Requirements » Convert the data, from the line containing "What amount of" through the end, into a Markdown table with the columns Row and Line, leaving out blank lines.

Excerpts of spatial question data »
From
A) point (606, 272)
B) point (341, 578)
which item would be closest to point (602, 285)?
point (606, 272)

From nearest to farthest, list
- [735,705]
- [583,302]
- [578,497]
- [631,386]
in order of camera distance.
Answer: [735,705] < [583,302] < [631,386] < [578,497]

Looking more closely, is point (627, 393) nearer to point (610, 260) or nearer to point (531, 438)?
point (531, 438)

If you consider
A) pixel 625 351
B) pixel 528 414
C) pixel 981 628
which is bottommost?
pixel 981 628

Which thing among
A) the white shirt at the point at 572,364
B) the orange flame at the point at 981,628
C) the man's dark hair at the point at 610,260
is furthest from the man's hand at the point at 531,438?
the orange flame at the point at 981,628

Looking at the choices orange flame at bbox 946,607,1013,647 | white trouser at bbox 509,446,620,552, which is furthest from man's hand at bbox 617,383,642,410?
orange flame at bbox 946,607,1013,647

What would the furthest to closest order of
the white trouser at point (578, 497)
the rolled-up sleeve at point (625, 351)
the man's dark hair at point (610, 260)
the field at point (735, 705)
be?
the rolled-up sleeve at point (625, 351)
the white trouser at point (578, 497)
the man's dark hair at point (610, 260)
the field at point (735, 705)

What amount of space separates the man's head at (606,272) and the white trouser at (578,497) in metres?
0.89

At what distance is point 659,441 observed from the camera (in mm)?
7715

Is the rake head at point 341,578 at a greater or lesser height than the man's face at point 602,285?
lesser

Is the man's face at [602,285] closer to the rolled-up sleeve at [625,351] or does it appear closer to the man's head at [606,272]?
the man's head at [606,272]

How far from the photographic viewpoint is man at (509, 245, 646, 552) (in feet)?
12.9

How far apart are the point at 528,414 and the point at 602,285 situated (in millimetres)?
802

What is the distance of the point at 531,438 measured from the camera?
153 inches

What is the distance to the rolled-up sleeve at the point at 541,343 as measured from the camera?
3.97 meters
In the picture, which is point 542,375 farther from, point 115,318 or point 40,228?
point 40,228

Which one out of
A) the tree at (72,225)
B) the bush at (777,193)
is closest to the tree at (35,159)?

Task answer »
| Row | Line |
|---|---|
| 1 | What amount of space separates the man's head at (606,272) and the white trouser at (578,497) in metres? |
| 2 | 0.89 |
| 3 | At what distance is point 659,441 observed from the camera (in mm)? |
| 4 | 7715 |
| 5 | Is the rake head at point 341,578 at a greater or lesser height than the man's face at point 602,285? |
| 6 | lesser |
| 7 | Is the man's face at [602,285] closer to the rolled-up sleeve at [625,351] or does it appear closer to the man's head at [606,272]? |
| 8 | the man's head at [606,272] |
| 9 | How far from the photographic viewpoint is man at (509, 245, 646, 552) (in feet)? |
| 10 | 12.9 |
| 11 | How far apart are the point at 528,414 and the point at 602,285 situated (in millimetres)? |
| 12 | 802 |
| 13 | What is the distance of the point at 531,438 measured from the camera? |
| 14 | 153 inches |
| 15 | What is the distance to the rolled-up sleeve at the point at 541,343 as measured from the camera? |
| 16 | 3.97 meters |
| 17 | In the picture, which is point 542,375 farther from, point 115,318 or point 40,228? |
| 18 | point 40,228 |
| 19 | Which one out of |
| 20 | A) the tree at (72,225) |
| 21 | B) the bush at (777,193) |
| 22 | is closest to the tree at (35,159)? |